- TASK STATEMENT: All lines from the one containing "Gastroenterology & Hepatology" to the end of the listing below are to be reproduced exactly, and no others.

- DATASET CONTENT:
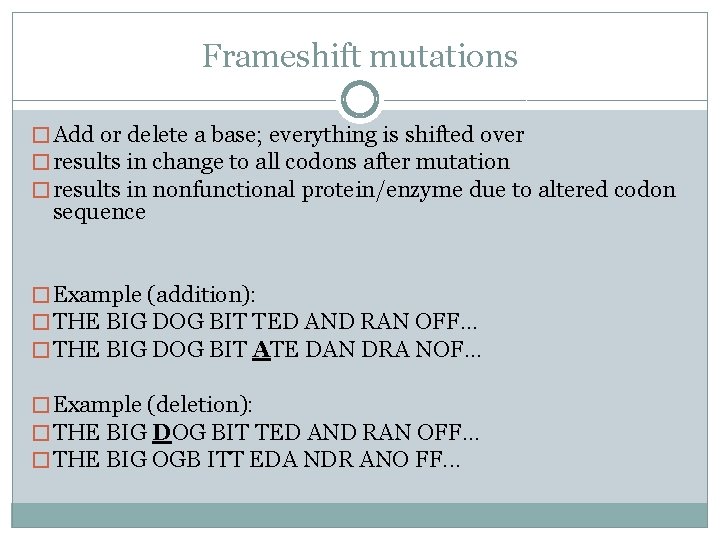 Frameshift mutations

□ Add or delete a base; everything is shifted over
□ results in change to all codons after mutation
□ results in nonfunctional protein/enzyme due to altered codon sequence

□ Example (addition):
□ THE BIG DOG BIT TED AND RAN OFF…
□ THE BIG DOG BIT ATE DAN DRA NOF…

□ Example (deletion):
□ THE BIG DOG BIT TED AND RAN OFF…
□ THE BIG OGB ITT EDA NDR ANO FF…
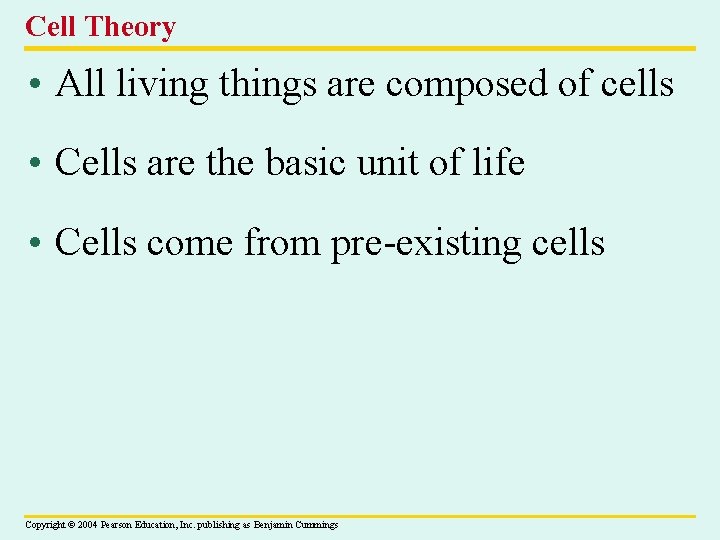 Cell Theory

• All living things are composed of cells

• Cells are the basic unit of life

• Cells come from pre-existing cells

Copyright © 2004 Pearson Education, Inc. publishing as Benjamin Cummings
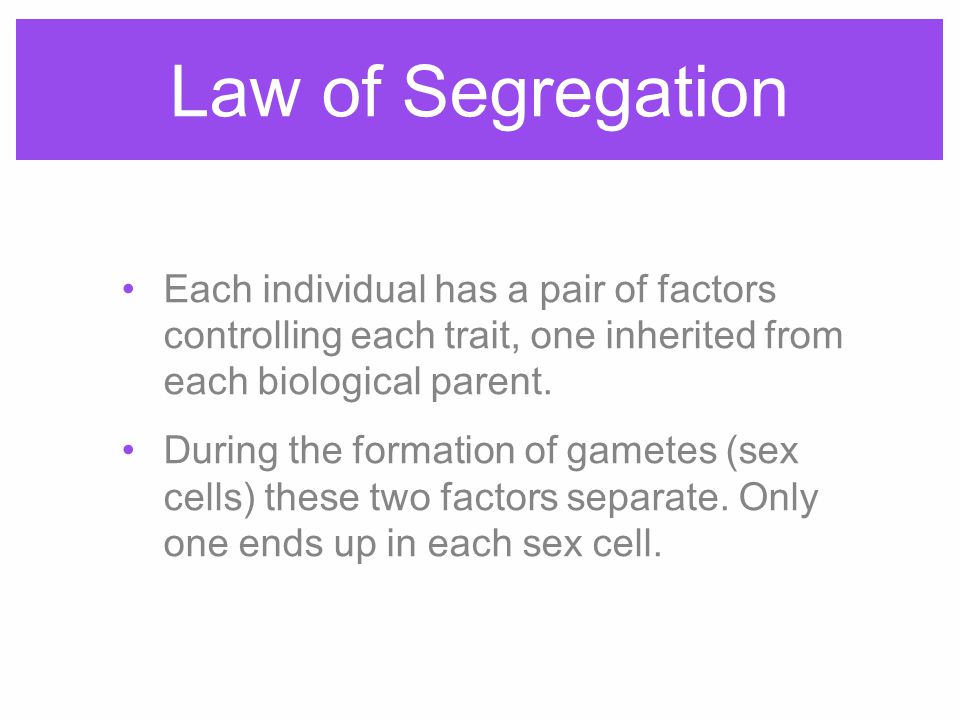 Law of Segregation

• Each individual has a pair of factors controlling each trait, one inherited from each biological parent.

• During the formation of gametes (sex cells) these two factors separate. Only one ends up in each sex cell.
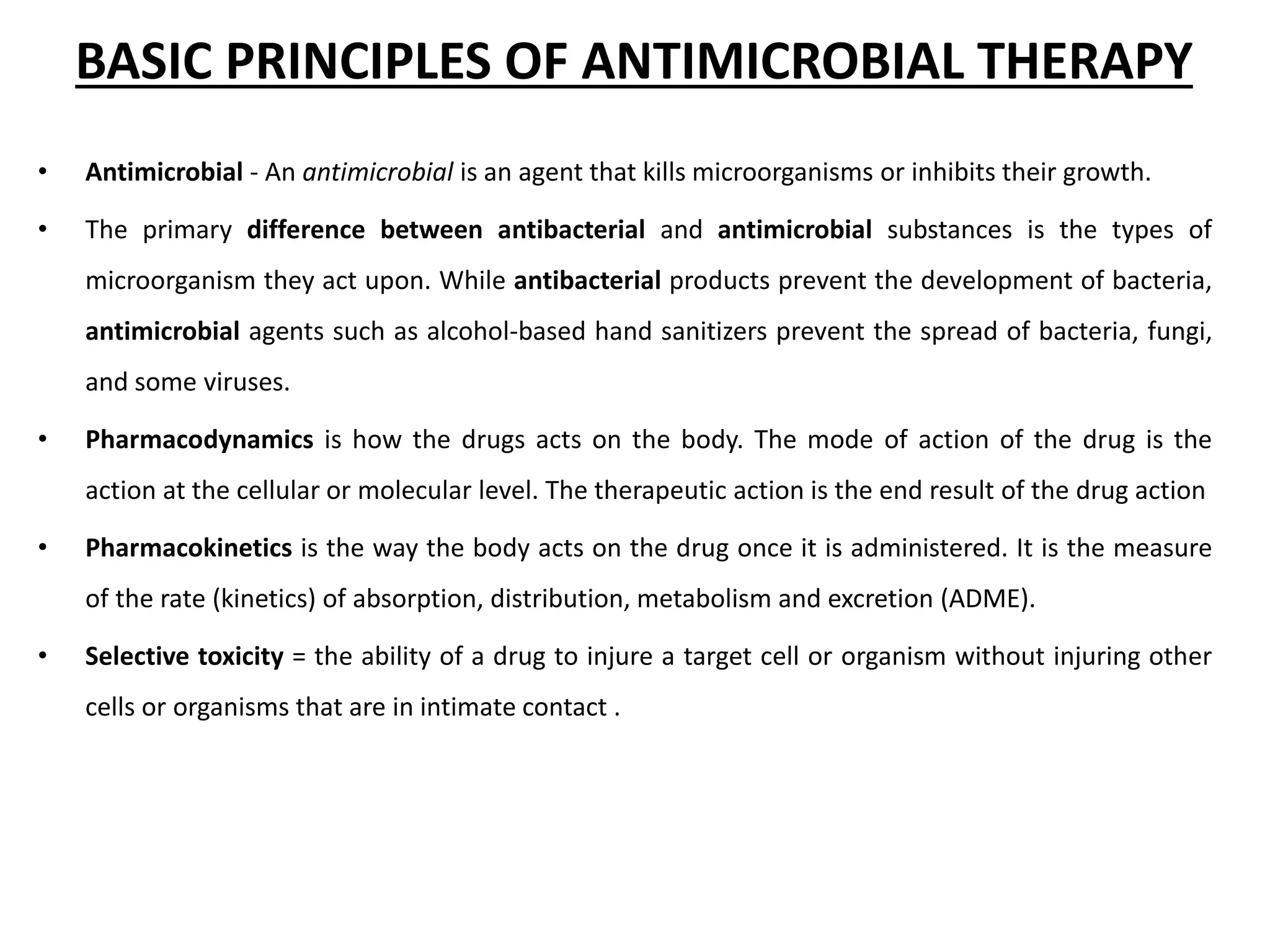 BASIC PRINCIPLES OF ANTIMICROBIAL THERAPY

• Antimicrobial - An antimicrobial is an agent that kills microorganisms or inhibits their growth.

• The primary difference between antibacterial and antimicrobial substances is the types of microorganism they act upon. While antibacterial products prevent the development of bacteria, antimicrobial agents such as alcohol-based hand sanitizers prevent the spread of bacteria, fungi, and some viruses.

• Pharmacodynamics is how the drugs acts on the body. The mode of action of the drug is the action at the cellular or molecular level. The therapeutic action is the end result of the drug action

• Pharmacokinetics is the way the body acts on the drug once it is administered. It is the measure of the rate (kinetics) of absorption, distribution, metabolism and excretion (ADME).

• Selective toxicity = the ability of a drug to injure a target cell or organism without injuring other cells or organisms that are in intimate contact .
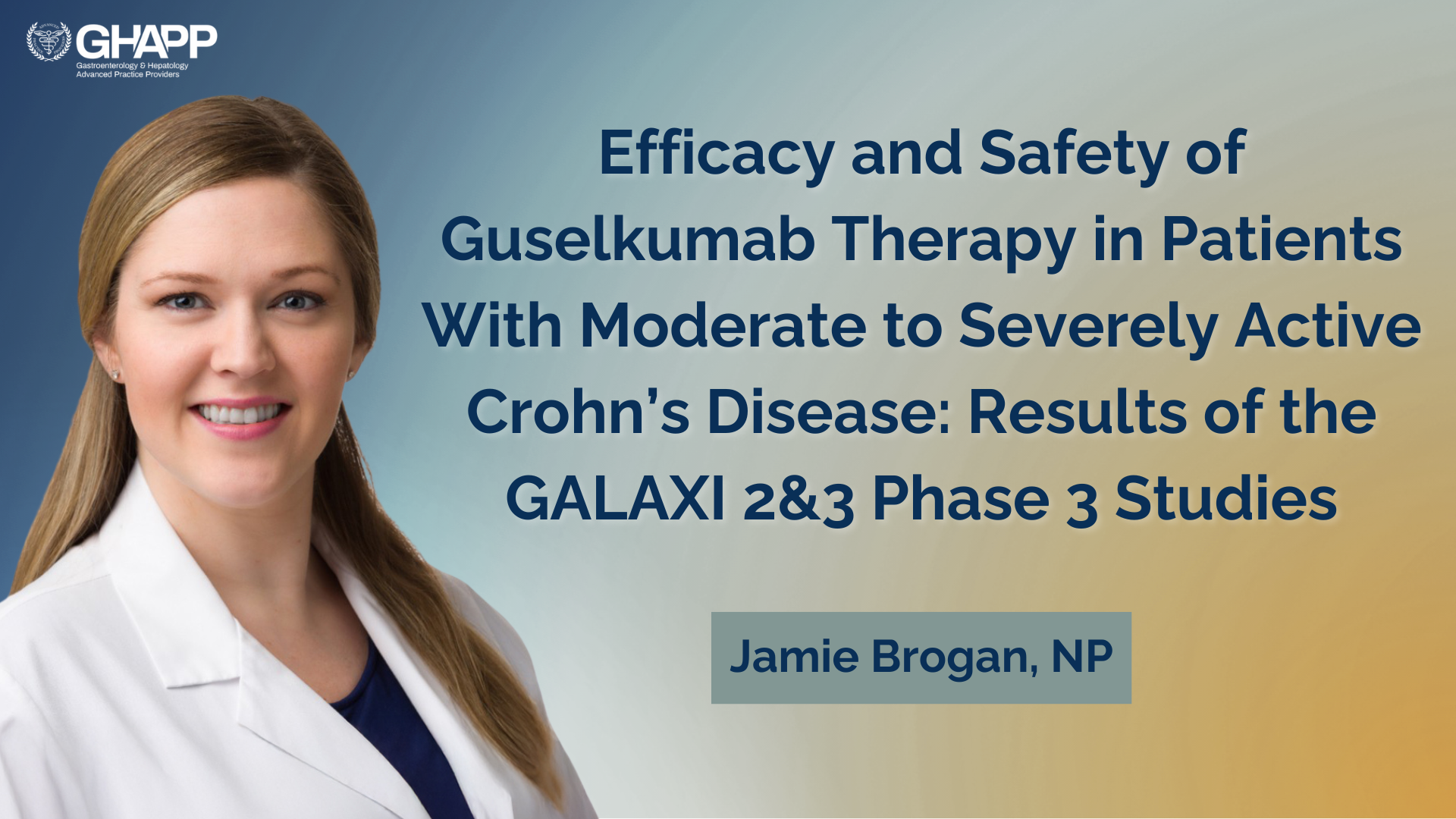 GHAPP
Gastroenterology & Hepatology Advanced Practice Providers

Efficacy and Safety of Guselkumab Therapy in Patients With Moderate to Severely Active Crohn's Disease: Results of the GALAXI 2&3 Phase 3 Studies

Jamie Brogan, NP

- TASK OUTPUT:
Gastroenterology & Hepatology Advanced Practice Providers

Efficacy and Safety of Guselkumab Therapy in Patients With Moderate to Severely Active Crohn's Disease: Results of the GALAXI 2&3 Phase 3 Studies

Jamie Brogan, NP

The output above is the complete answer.